▸ EXTRACT TO READ:

★ ★ ★ ★ ★

The term  $\widehat{m}_{P(i)}$  designates the longest memory phase among all the memory phases of tasks running on processor P(i). The fixed-point iteration converges if and only if  $\sum_{P_h>P(i)} U^m(P_h) < 1$ . All in all, the total memory interference from the higher priority processors within interval  $\Delta > 0$  is not greater than the number of memory phases released during the busy period times the maximum interference from the higher priority processors that can affect one of these memory phases:

$$\beta_i(\Delta) = \mathcal{N}_i(\Delta) \cdot \varepsilon_{P(i)}$$
 (6)

This approach can overapproximate the actual memory interference as well. It can happen when memory phases on the processor under analysis are scheduled more frequently than the memory phases of the higher priority processors (e.g., in Figure 6 from time instant 10 to 11.5). If that is the case, an approach in which each external memory phase is considered to be interfering can give a less pessimistic estimation.

Based on these two approaches, we can now formulate a safe upper bound on the inter-processor memory interference from the tasks scheduled on higher priority processors:

$$\min\left\{\alpha_i(\Delta), \beta_i(\Delta)\right\} \tag{7}$$

## 4.2 Response Time Analysis

The worst-case response time of task  $\tau_i$  running on processor P(i) can be determined by combining the expressions for interference presented above with the analysis for single processor non-preemptive scheduling [9, 14].

The latest start time  $s_{i,k}^{mem}$  of the memory phase of the k-th instance of task  $\tau_i$  is bounded by the least positive fixed-point of the following recurrent equation:

$$s_{i k}^{mem} = B_i + I_i(s_{i k}^{mem}) + (k-1) \cdot e_i + \min \left\{ \alpha_i(s_{i k}^{mem}), \beta_i(s_{i k}^{mem}) \right\}$$
 (8)

Now we compute the latest start time of its computation phase. At  $s_{i,k}^{mem}$ , task  $\tau_i$  starts its memory phase. It cannot be delayed by the tasks from the same processor (non-preemptive

local scheduling). From that point on, a further delay can only be caused by the memory interference from tasks running on processors with higher priority (preemption in memory phase):

$$s_{i,k}^{cmp} = B_i + I_i(s_{i,k}^{mem}) + m_i + (k-1) \cdot e_i + \min \left\{ \alpha_i(s_{i,k}^{cmp}), \beta_i(s_{i,k}^{mem}) + \alpha_i(s_{i,k}^{cmp} - s_{i,k}^{mem}) \right\}$$
(9)

★ ★ ★ ★ ★

▸ DATA:
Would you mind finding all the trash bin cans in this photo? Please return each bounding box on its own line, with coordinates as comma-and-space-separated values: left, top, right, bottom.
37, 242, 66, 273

★ ★ ★ ★ ★

▸ WHAT THE TASK REQUIRES:
Can you reproduce the part of the memory interference text above between "The worst-case response" and "scheduling [9, 14].", inclusive?

▸ FINISHED TASK:
The worst-case response time of task  $\tau_i$  running on processor P(i) can be determined by combining the expressions for interference presented above with the analysis for single processor non-preemptive scheduling [9, 14].